To make matters even worse there are now phantom downloads which no one can explain especially hughesnet's crappy tech support outsourced to india who don't understand anything that's beyond reading from a script or book. That's right, you don't even really have to use the service and sometimes it becomes barely useless in mere minutes due to un-explained phantom downloads which have mysteriously used up the entire 200 Meg threshold even when not using the service.

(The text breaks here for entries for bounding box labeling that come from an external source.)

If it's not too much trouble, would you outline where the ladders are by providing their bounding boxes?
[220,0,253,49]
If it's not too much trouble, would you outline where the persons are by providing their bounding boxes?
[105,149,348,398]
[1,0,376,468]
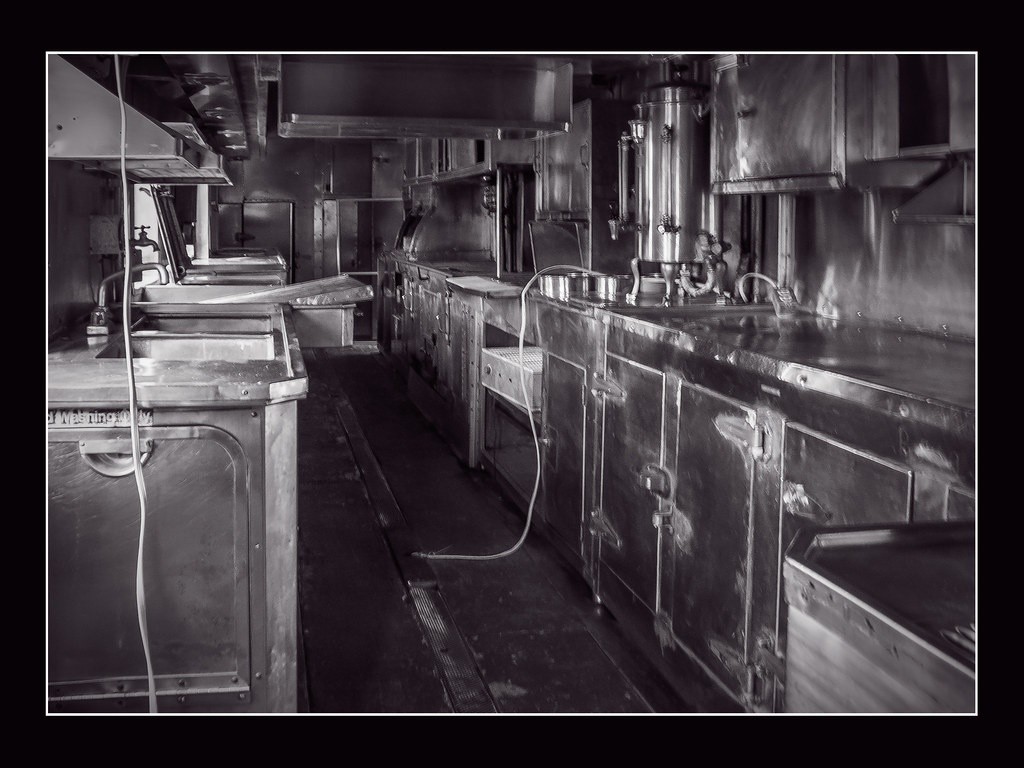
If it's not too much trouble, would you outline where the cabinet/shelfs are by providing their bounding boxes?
[546,326,974,714]
[401,273,482,468]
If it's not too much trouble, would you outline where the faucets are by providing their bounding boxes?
[129,225,161,253]
[89,263,170,326]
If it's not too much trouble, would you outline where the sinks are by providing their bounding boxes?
[132,285,281,305]
[93,333,277,362]
[128,310,278,335]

Torrents, forget torrents. They are nearly impossible due to the heavy IP routing hughesnet does, the fact the modem is esentially a router and that you don't get a static ip address with the home/consumer plan. It's almost impossible to connect to any seeds/peers. When I happen to connect to any seeds/peers as well as get a steady download going the speeds are drastically slow which makes torrenting essentially a PITA and not worthwhile or worth the time.
Also encryption or any other tricks used with other ISP's Do Not work with Hughesnet Satellite Internet.
I know this discussion is about Comcast and other ISP's throttling, but I wanted to say the situation could be much much more worse than what is is right now for you. Consider yourselves at least lucky you go a somewhat decent ISP you can rely on that works much more decently than what I've got and a somewhat usable service. For me it's either Hughes Satellite or Dial-Up which Dial-Up seems to be much more reliable, but I opted for Hughesnet since I wanted/needed to complete downloads and browse a bit faster when not in Fap mode than what Dial-Up offer. Hughes is undoubtedly the most crappy ISP or Fake broadband ISP anyone can have. It's Broadband, Bound and Gagged! Pay no attention to the lying deceiving commercials they dish out
They are a media company. A rather large one.
They are being used by Warner Brothers, another media company, to sell movies. AFAIK, Comcast isn't making a dime off of WB, yet their network has been supporting WB...until now.
Wake up, folks. They don't care about your warez, they don't care about your music or pr0n, they don't care what individuals are doing.
They are trying to stuff their competition. Close them out. Choke them.
When you own the waterway, you decide which ships get to sail thru.
Comcast has decided what you are going to watch on their pipes. And it will not be the competition.
You're not saying goodbye to BitTorrent. You are saying goodbye to choice.